Dickey letter to Ernest Woodruff
From Robert W. Woodruff papers, Stuart A. Rose Library

More than a pause that refreshed, of course, this was the end of Robert Woodruff’s collegiate career. He began work shoveling sand at the General Pipe and Foundry Company, then earned several promotions and soon was hired by his father as the purchasing agent for Atlantic Ice and Coal. Robert’s part-time stenographer was William B. Hartsfield, who was studying law and later would become mayor of Atlanta.

The story of Woodruff’s rise from laborer to head of the Coca-Cola Company has been told many times. Fascinatingly, seven decades after Emory’s president wrote a letter dismissing him from Emory, Robert Woodruff would write to Emory’s president with another aim.

Woodruff letter of November 1979

This letter conveyed $105 million dollars to Emory for unrestricted use. The letter was read to Emory’s board of trustees at their meeting on November 8, 1979, by his younger brother George, an emeritus trustee of the university and the instigator of the idea for the transfer. It was the closing of a circle begun seventy years previously.

Gary Hauk

Amazing how things have changed . . .

This year Emory is observing the centennial of its university charter (replacing the 1836 charter as a college) and celebrating a hundred years of making Atlanta its home town. How to measure change at a place during a century? There are many ways, but one is to look at some numbers at the beginning, midway, and now.

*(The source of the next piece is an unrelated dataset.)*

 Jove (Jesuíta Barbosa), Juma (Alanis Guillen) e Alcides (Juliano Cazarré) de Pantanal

For instance, in 1915 Emory conferred 148 degrees; in 1964-65, 1,136; in 2015, more than 4,600.

In 1915 there were 61 members of the faculty, including 16 in Emory College, which was still in Oxford. There were no endowed professorships. By 1965 the faculty had grown to 200, with twelve endowed Charles Howard Candler Professors and three or four other endowed chairs. This year there are more than 3,000 full-time faculty members, about half of them in the School of Medicine. Nearly 200 faculty members hold endowed professorships.

In 1915 the enrollment of the entire university was 631 students; in 1965 that number had grown to 5,844; this year it is 14,769, with students hailing from more than a hundred countries.

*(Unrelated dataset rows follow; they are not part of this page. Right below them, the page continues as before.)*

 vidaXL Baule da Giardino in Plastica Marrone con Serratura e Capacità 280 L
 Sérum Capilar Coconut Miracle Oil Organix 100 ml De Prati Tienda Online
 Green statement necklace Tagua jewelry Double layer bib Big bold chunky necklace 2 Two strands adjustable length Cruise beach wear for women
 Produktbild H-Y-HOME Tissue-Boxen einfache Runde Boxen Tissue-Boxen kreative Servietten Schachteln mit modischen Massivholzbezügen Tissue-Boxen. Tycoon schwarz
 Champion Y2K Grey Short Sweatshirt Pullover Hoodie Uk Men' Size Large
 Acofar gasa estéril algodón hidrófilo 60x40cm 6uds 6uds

One literally concrete measure of what has happened at Emory since 1965 is all the facilities that did not exist or were not owned by Emory fifty years ago. Here is Emory as it is today.

Emory in 2015

This  map of the main Atlanta campus does not include the Briarcliff property and, of course, the historic and still vibrant campus at Oxford.

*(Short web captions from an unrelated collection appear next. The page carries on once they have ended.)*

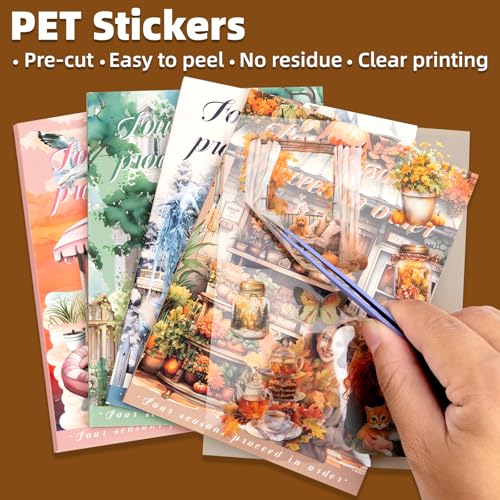 Four Seasons Style Stickers Scrapbooking Supplies for Junk Journal, Four Sticker Books, 80 Sheets PET Stickers - color: Four Seasons Style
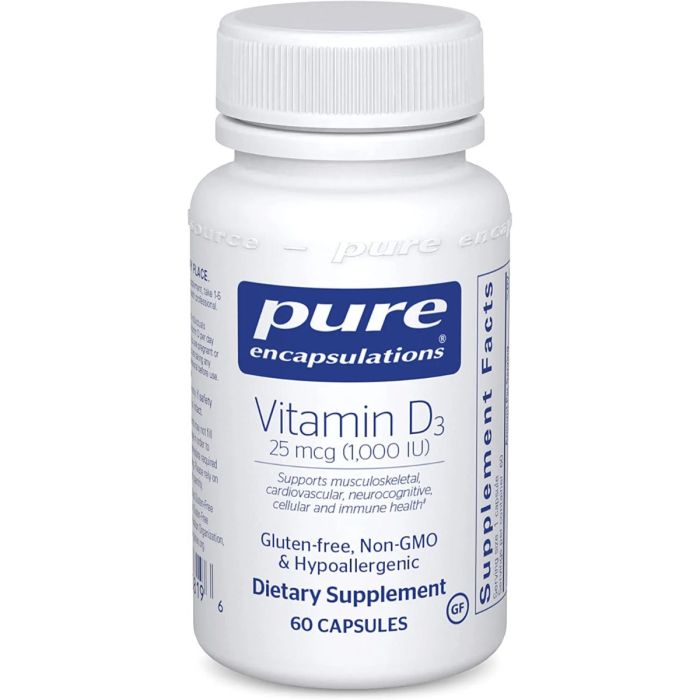 Pure Encapsulations Vitamin D3 (Витамин D3) 1000 МЕ капсулы №60 фото №1 Pure Encapsulations Vitamin D3 (Витамин D3) 1000 МЕ капсулы №60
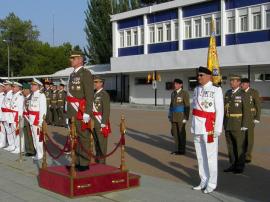 Presiding over the ceremony on Base'General Cavalcanti'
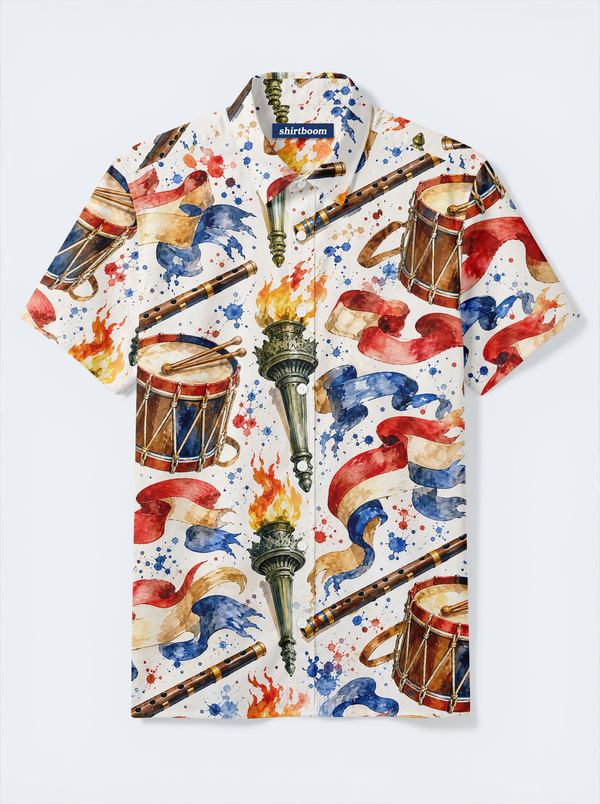 Torch Drum March Classic America 250 Hawaiian Shirt for Men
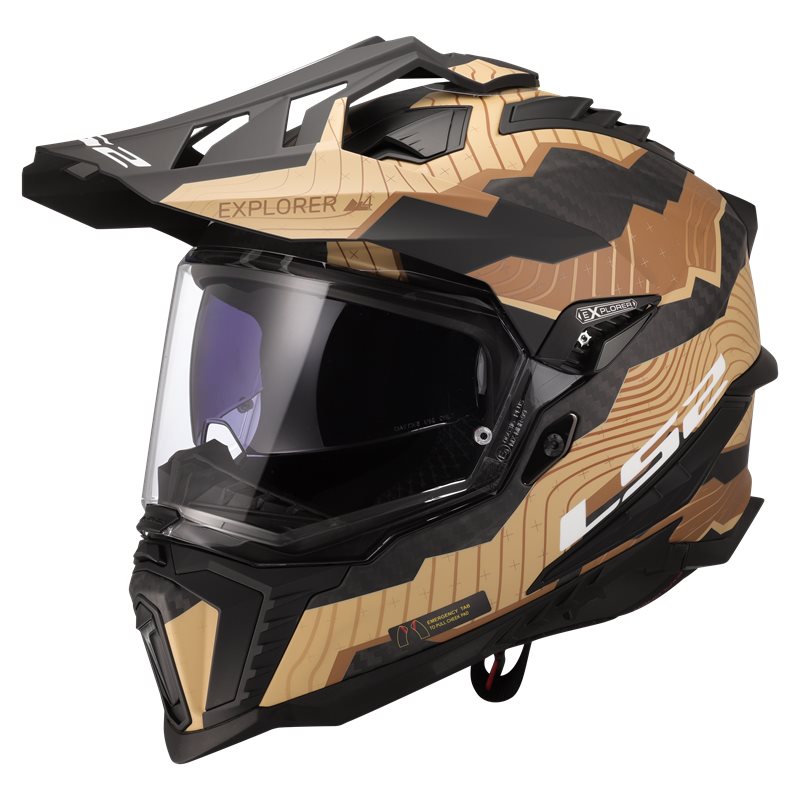 LS2 Adventure MC Helmet Explorer Carbrip Trick Brown/Sand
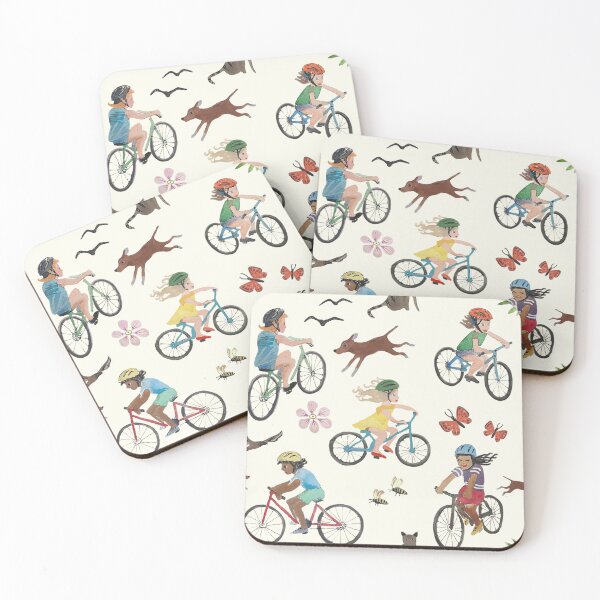 Item preview, kids bike bicycle surface pattern watercolour designed and sold by Leanne  Nowell.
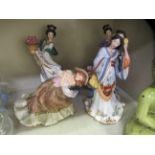 Ceramic figures: to include a Royal Doulton china example 'Holly'  HN3647  9"h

Here is the same map indicating all the buildings that Emory has added since 1965.

What's been built since 1965

All of those yellow shapes are buildings that did not exist in 1965. No wonder alumni sometimes don’t recognize the place when they return! If I printed the list here the names of the buildings would number more than fifty—more than one building a year for the past 50 years. And this does not include the new library, science center, and three new residence halls at Oxford (and the new dining hall under way there), or the nine-story hospital bed tower going up on Clifton Road, or the renovation (sometimes twice) of everything that previously existed on both campuses.

What these maps highlight is the increase in scholarly activity, teaching activity, and social activity that makes a university a university.

I’ll include more measures of change in future posts.